# How to access a git repository from behind a proxy

## cubancigar11

I want to access a git repository from behind a proxy (which requires authentication). How to do that?

----------

## Mickael

Hello,

I've got the same problem. Maybe it would be work with this solution : 

http://lkml.org/lkml/2006/2/26/207

 *Quote:*   

> I know I'm comming kinda late, but I'm using:
> 
> export GIT_PROXY_COMMAND=/usr/local/bin/proxy-cmd.sh
> 
> and proxy-cmd.sh is just single-line command glued from what I found 
> ...

 

I'don't get the socket command, where I can find it?

----------

## cubancigar11

Well... now I work at different place so I don't have this problem anymore  :Smile:  Even if I had, the given solution wouldn't work because CONNECT was banned from my proxy. Probably a transparent proxy on my machine could have helped...

But anyway... the "socket" command is not present on my computer either, and Google doesn't help  :Sad: 

----------

## Ragas

I have the same problem. I think it's a really annoying one.

The "socket" command from this HowTo is only present in unbuntu. I haven't found anything similar for Gentoo.

The only way seems to be setting up a transparent proxy.

This would be the only programm under Linux that does not work together with my Proxy. Weak.

I would really appriciate it if someone was able to find another solution.

----------

#### [Extracted records]
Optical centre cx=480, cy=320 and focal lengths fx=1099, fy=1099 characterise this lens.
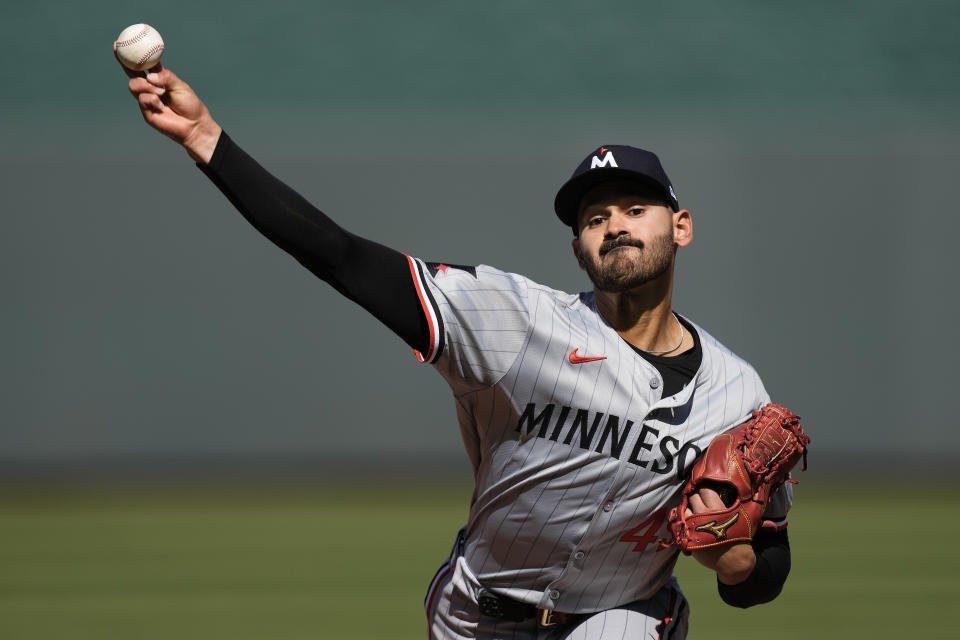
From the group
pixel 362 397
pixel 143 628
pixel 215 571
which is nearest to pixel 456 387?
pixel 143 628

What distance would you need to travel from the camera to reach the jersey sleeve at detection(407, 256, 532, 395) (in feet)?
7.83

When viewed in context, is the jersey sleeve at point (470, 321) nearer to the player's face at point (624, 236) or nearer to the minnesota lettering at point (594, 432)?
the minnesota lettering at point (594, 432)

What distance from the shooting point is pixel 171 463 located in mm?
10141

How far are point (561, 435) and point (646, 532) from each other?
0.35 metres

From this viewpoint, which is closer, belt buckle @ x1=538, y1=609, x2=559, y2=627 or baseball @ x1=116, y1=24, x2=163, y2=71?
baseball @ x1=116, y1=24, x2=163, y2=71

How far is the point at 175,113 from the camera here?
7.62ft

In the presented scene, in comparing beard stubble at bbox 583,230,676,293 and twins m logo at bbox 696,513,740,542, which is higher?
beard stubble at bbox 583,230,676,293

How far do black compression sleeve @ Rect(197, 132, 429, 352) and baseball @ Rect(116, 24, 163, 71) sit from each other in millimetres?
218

...

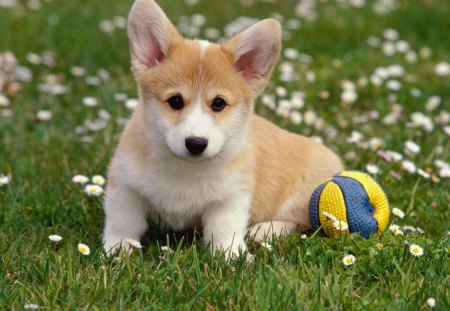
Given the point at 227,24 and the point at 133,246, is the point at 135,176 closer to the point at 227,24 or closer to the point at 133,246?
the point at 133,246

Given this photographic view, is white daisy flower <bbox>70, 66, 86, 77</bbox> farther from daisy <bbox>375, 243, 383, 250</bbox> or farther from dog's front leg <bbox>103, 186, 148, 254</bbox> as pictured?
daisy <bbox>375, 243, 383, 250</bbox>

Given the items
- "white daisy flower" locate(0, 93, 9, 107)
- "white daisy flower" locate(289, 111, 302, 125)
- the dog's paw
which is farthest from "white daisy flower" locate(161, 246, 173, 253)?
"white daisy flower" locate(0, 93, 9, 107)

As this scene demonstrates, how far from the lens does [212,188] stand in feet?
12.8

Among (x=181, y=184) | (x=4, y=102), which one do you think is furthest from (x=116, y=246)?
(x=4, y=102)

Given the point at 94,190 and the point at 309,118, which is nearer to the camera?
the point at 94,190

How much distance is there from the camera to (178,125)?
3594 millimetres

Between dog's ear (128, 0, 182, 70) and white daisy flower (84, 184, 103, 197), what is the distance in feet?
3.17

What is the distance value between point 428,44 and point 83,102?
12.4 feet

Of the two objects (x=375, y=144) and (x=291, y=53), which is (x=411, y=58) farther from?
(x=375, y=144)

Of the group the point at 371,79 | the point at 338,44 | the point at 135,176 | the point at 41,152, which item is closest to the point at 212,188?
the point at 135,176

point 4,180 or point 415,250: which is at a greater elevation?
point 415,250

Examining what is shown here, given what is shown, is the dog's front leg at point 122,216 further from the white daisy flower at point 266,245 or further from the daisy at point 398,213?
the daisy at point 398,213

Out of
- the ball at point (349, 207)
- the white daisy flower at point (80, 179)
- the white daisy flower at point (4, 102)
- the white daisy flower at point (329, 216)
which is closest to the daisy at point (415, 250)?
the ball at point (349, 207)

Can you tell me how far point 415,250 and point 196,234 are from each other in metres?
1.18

* * *

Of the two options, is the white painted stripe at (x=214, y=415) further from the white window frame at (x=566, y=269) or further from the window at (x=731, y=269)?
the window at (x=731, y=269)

#### [Problem set]
a: Answer these questions about the git proxy thread, one per line:
(i) Which environment variable does the quoted post export?
(ii) Which command does Mickael say he cannot find?
(iii) According to Ragas, what seems to be the only way?
b: Edit the git proxy thread by writing out everything from "Well... now I" down to "a transparent proxy.", with "transparent proxy" changed to "local proxy".
c: In the git proxy thread, why does cubancigar11 say the linked solution would not have worked even if the problem had continued?

#### [Solved tasks]
a:
(i) GIT_PROXY_COMMAND
(ii) The socket command
(iii) Setting up a transparent proxy

b:
Well... now I work at different place so I don't have this problem anymore  :Smile:  Even if I had, the given solution wouldn't work because CONNECT was banned from my proxy. Probably a local proxy on my machine could have helped...

But anyway... the "socket" command is not present on my computer either, and Google doesn't help  :Sad: 

----------

## Ragas

I have the same problem. I think it's a really annoying one.

The "socket" command from this HowTo is only present in unbuntu. I haven't found anything similar for Gentoo.

The only way seems to be setting up a local proxy.

c: It would not have worked because CONNECT was banned on the proxy cubancigar11 used.